Петербург — город островной. Жители Петроградки недолюбливают старожилов Васильевского. Живущие в Коломне посматривают на всех свысока. Ну а те, что на Аптекарском, — и вовсе сепаратисты. У каждого острова есть свои Оскары Уайлды и Жанны д'Арк.
Васильевский вотчина Георгия Верейского и Вадима Шефнера. Оба воспели его уют и своеобычность, считая его городом в городе, государством в государстве. Валерий Рабчинский был гражданином Васильевского. Для него это был остров искусств.
Здесь он учился в школе при Академии художеств, затем — в самой академии. Здесь же жил, а мастерская одно время была на улице Репина. Васильевский на его холстах — место силы и тайна петербургского ситискейпа. Когда–то её сформулировала Анна Остроумова–Лебедева, воспев арку Новой Голландии в своей чудесной ксилографии.
Одна из формул позднесоветского Ленинграда и постсоветского Петербурга была создана Рабчинским.

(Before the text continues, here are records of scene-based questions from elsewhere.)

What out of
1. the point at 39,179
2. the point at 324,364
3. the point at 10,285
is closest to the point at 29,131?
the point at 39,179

Это город горизонтов, открывающихся с мансард, город редкого, счастливого света, застигающего вас врасплох после недели сумерек и дождей, город живущих на свой лад чудаков и оригиналов…
И, конечно, город заядлых путешественников, среди которых и повидавшие весь свет, и те, кто так и не выбрался дальше соседнего квартала, но в воображении пережил все мыслимые и немыслимые приключения.
В своих вещах Рабчинский также рассказывает о любимой Франции, о Бельгии и об Ирландии. Франция — его родина как художника. Рабчинский принадлежал к тем, кто вырос с любовью к Парижу и жил в воображаемом Париже. Его старший современник художник Александр Арефьев просил своего друга, поэта Роальда Мандельштама, приносить в тюрьму, где он по завету Верлена и Рембо бывал не раз, новые переводы Бодлера и Малларме.
Рабчинский, не имевший вкуса к радикальной богемной жизни, но при всём при том друживший с классиком "садистских стихов" Олегом Григорьевым, прозревал в Петербурге мир Ван Гога и Монпарнаса 1920–1930–х. Бельгия и Ирландия — страны, где художник открыл бы своё посольство, если бы основал государство живописцев. Рабчинский знал толк в путешествиях, воображаемых и реальных. Им его научил Петербург и любимый Васильевский.